REQUIREMENTS
Please tally how many of the lines below contain the word "roof", and reply with that number alone.
----- ITEMS
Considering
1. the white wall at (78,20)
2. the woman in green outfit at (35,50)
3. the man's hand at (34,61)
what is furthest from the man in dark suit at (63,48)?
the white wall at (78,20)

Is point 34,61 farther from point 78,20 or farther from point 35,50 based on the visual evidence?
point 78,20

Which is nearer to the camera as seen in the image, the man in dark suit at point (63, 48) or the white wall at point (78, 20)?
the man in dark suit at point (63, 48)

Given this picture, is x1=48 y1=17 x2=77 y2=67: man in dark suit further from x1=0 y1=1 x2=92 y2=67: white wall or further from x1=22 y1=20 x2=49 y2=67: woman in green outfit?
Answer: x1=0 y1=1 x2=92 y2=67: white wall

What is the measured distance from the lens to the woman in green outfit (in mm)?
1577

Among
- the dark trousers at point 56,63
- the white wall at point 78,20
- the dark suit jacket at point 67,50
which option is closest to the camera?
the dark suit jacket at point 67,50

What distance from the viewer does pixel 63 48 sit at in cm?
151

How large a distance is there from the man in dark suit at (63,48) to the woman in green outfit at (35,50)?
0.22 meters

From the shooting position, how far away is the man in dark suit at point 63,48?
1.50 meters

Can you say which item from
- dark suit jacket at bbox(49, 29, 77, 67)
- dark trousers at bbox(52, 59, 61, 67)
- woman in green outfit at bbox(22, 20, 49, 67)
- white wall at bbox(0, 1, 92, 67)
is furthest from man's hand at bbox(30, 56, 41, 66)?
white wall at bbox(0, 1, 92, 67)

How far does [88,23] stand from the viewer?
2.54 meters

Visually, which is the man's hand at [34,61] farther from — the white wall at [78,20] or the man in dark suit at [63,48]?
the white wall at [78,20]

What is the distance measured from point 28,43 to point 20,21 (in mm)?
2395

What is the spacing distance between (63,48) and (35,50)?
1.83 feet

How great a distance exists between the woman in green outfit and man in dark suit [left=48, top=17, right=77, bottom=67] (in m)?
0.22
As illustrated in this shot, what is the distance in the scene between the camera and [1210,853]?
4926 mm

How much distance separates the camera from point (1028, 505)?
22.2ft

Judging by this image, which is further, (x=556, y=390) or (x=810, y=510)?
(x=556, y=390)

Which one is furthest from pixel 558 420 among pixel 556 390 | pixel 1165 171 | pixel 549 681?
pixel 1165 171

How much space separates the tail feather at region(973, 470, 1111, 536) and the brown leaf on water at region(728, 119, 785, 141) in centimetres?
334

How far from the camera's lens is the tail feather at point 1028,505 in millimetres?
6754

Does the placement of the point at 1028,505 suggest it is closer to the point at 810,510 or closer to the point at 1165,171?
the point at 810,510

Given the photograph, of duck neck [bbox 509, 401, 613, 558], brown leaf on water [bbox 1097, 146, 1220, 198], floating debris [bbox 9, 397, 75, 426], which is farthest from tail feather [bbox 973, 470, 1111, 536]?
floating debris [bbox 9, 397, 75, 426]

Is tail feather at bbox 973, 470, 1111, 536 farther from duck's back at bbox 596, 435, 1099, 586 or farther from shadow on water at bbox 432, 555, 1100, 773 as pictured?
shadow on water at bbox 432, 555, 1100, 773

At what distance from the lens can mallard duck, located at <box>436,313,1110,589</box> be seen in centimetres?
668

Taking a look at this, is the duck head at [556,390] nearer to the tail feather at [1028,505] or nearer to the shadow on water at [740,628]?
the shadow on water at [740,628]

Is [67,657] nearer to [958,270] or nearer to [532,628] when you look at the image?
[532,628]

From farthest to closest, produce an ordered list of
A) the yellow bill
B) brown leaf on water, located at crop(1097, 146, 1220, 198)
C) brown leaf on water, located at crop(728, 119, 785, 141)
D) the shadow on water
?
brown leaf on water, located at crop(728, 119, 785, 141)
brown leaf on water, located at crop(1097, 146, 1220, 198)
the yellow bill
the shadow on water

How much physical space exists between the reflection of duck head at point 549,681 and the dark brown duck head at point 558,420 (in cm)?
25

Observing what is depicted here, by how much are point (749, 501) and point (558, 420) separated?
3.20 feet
----------
----- ITEMS
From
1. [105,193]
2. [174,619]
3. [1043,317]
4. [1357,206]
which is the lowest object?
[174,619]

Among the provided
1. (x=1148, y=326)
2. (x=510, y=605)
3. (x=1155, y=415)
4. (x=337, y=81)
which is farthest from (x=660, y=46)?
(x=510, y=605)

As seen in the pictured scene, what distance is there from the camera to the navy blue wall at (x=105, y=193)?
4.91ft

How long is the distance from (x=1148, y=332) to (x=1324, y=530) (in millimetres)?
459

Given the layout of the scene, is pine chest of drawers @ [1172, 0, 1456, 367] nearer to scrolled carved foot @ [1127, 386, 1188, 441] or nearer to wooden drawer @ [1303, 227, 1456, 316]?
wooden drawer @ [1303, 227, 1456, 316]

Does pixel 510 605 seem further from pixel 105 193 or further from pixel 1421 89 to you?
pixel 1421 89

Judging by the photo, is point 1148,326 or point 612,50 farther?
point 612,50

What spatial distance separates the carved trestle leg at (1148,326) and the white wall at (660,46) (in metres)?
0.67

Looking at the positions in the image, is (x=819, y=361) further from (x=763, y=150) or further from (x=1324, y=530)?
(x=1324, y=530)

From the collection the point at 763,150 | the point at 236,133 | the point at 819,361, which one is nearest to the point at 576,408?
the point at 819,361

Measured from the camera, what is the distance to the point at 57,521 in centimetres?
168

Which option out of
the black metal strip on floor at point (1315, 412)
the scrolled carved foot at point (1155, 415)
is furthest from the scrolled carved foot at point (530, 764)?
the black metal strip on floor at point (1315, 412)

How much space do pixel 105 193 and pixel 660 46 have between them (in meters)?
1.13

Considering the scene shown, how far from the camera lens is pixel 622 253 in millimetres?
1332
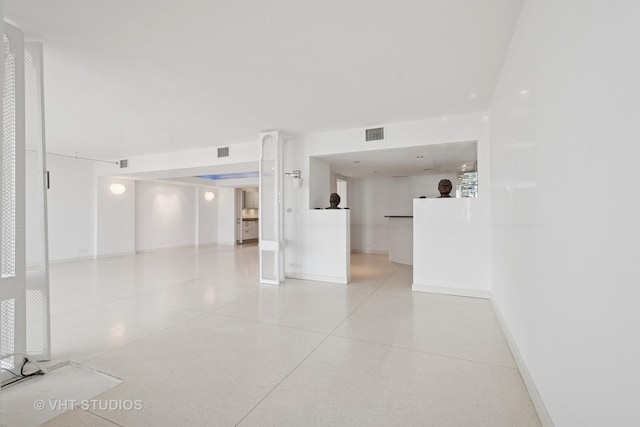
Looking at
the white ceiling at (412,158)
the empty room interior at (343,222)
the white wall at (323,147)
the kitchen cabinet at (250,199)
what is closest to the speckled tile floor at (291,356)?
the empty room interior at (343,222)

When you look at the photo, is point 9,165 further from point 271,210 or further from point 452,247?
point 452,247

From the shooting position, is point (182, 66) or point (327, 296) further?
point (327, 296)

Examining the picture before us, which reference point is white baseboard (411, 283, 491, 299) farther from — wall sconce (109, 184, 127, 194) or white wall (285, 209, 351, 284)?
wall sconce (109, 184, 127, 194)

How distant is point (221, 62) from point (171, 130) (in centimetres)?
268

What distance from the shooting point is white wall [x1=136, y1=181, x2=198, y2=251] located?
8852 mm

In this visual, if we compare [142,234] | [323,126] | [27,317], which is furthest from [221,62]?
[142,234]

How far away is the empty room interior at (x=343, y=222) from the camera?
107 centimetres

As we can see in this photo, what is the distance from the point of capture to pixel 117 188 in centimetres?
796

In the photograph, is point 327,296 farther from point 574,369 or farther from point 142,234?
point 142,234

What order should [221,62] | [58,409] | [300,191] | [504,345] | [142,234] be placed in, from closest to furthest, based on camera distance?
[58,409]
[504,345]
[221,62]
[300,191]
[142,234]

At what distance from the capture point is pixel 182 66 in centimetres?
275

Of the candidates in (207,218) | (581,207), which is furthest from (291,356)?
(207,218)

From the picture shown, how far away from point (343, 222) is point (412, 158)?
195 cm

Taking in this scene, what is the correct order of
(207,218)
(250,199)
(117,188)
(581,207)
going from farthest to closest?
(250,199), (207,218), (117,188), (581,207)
----------
----- ITEMS
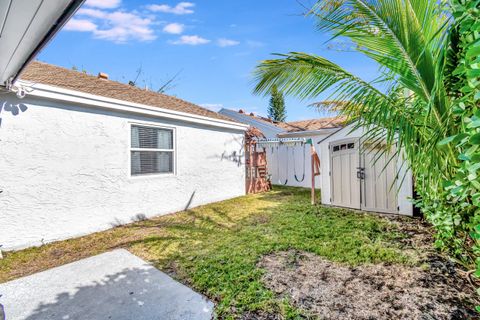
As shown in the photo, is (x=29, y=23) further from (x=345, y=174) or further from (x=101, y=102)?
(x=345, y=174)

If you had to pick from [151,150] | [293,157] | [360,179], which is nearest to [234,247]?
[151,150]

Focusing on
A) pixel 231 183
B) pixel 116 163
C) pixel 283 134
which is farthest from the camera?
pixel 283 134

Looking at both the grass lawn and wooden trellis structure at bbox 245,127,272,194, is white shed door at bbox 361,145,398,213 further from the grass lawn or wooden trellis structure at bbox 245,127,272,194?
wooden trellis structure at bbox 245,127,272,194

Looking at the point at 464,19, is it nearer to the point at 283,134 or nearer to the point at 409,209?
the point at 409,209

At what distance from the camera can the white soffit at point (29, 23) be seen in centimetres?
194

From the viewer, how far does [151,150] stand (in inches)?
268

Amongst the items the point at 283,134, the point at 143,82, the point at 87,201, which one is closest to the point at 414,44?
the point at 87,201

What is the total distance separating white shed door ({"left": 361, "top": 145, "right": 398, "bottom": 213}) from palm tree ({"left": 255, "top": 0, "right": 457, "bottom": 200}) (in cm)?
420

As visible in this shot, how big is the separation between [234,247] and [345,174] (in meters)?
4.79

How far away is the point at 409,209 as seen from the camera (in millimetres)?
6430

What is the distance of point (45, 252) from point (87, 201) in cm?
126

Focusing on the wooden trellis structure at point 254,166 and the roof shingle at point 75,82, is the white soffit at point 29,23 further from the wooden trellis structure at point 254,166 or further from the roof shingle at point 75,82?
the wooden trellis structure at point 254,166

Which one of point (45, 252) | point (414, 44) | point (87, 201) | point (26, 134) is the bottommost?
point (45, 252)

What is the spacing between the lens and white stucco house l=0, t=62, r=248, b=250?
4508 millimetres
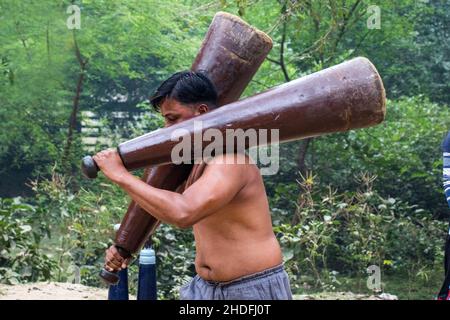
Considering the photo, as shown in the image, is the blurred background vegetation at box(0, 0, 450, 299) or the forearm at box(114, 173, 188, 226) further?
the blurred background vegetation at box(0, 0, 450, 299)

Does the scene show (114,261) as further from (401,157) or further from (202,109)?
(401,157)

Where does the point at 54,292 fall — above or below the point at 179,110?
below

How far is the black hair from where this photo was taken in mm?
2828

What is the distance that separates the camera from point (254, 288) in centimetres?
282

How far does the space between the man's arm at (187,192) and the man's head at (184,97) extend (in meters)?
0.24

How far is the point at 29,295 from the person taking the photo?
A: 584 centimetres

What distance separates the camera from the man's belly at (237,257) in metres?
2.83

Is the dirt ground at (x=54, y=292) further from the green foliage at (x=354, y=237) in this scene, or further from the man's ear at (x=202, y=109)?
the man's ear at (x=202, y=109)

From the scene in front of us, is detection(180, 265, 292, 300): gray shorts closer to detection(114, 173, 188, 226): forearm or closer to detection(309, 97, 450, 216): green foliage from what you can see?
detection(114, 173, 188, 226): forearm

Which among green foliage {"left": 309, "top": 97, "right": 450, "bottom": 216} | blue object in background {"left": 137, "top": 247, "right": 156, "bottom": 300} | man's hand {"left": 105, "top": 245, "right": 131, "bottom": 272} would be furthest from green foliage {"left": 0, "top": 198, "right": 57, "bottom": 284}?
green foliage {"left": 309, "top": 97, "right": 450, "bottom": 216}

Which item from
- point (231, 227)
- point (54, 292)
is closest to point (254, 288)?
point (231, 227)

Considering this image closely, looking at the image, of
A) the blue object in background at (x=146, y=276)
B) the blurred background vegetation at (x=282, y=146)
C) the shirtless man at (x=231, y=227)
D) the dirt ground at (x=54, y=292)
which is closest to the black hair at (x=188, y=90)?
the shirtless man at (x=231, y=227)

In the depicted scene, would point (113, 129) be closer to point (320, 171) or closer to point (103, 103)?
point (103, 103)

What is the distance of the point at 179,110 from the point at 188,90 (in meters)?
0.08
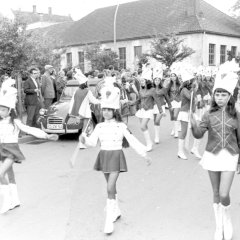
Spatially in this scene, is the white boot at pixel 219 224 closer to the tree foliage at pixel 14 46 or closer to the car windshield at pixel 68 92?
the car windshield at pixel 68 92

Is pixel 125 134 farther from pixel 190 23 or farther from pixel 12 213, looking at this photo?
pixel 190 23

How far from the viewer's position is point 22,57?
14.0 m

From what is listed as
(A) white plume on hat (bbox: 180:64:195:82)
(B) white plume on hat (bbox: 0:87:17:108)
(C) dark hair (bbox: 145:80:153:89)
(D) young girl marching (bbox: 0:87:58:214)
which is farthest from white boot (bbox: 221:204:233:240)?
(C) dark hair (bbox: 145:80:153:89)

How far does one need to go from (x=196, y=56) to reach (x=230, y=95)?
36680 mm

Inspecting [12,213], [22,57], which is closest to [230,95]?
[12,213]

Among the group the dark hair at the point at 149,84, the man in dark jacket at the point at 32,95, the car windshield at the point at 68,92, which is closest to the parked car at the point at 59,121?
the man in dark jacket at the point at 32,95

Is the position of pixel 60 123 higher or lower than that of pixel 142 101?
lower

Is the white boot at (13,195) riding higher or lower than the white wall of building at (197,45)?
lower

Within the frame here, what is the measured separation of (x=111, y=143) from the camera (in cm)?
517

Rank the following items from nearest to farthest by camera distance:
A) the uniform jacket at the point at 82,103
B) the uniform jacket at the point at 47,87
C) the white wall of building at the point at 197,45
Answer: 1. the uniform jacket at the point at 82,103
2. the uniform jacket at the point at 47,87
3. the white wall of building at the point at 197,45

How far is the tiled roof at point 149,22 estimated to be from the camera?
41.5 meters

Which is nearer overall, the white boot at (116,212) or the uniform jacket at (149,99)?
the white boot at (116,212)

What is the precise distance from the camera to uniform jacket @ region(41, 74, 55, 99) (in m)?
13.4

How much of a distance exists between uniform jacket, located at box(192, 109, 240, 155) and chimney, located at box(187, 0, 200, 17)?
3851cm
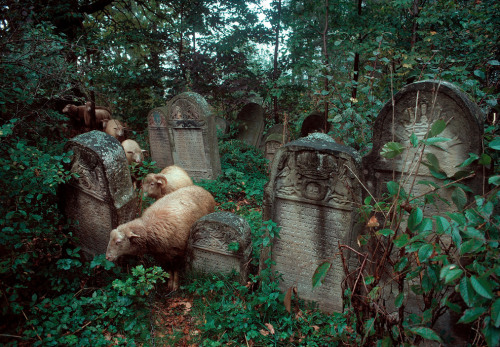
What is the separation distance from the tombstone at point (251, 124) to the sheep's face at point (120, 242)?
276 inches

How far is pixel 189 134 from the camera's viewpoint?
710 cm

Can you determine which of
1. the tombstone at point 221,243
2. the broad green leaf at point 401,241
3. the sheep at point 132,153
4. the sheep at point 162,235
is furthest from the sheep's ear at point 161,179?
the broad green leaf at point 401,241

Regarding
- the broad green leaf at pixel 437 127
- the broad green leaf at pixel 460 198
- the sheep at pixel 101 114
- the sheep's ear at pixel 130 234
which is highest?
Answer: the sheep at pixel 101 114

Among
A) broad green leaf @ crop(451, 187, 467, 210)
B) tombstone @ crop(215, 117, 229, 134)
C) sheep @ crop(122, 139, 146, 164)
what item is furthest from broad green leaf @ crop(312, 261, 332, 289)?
----------
RESPONSE TO THE EXERCISE
2